08 On the selected secret version page, inside the Settings section, select Set expiration date? checkbox and use the date and time picker (DTP) controls to configure when the resource will become inactive. Click Save to apply the chosen expiration date and time to the specified Microsoft Azure secret.

09 Repeat steps no. 6 – 8 for each active secret key that requires an expiration date, stored within the selected Azure Key Vault.

10 Repeat steps no. 4 – 9 for each Microsoft Azure Key Vault instance in the current subscription.

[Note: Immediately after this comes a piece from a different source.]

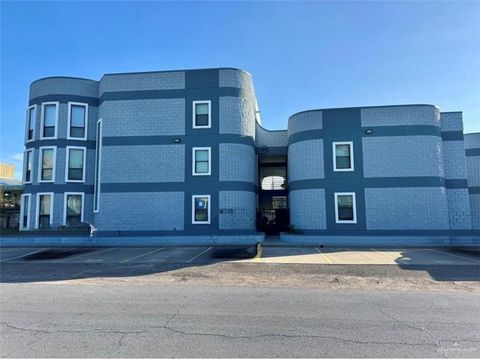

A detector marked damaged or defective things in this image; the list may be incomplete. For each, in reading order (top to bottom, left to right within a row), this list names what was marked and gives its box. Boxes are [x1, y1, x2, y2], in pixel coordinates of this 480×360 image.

11 Repeat steps no. 3 – 10 for each subscription created in your Microsoft Azure cloud account.

Using Azure CLI

01 Run keyvault secret set-attributes command (Windows/macOS/Linux) using the ID of the active Azure secret that you want to reconfigure as identifier parameter (see Audit section part II to identify the right secret key) and the --expires parameter to configure the expiration date and time for the specified Azure Key Vault secret. For example, the following command request sets the expiration time for an Azure secret identified by the ID "https://cc-production-vault.vault.azure.net/secrets/cc-internal-api-key" to Monday, September 21, 2020 10:30:00 UTC:

az keyvault secret set-attributes
	--id https://cc-production-vault.vault.azure.net/secrets/cc-internal-api-key
	--expires "2020-09-21T10:30:00Z"

02 The command output should return the metadata for the reconfigured Microsoft Azure secret:

{
  "attributes": {
    "created": "2019-09-21T11:59:31+00:00",
    "enabled": true,
    "expires": "2020-09-21T10:30:00+00:00",
    "notBefore": "2019-09-21T11:59:10+00:00",
    "recoveryLevel": "Purgeable",
    "updated": "2019-09-18T12:26:12+00:00"
  },
  "contentType": null,
  "id": "https://cc-production-vault.vault.azure.net/secrets/cc-internal-api-key/0abcdabcdabcdabcdabcdabcdbabcdab",
  "kid": null,
  "managed": null,
  "tags": null,
  "value": null
}

03 Repeat step no. 1 and 2 for each active secret key that requires an expiration date/time, created within the current subscription.

04 Repeat steps no. 1 – 3 for each subscription created within your Microsoft Azure cloud account.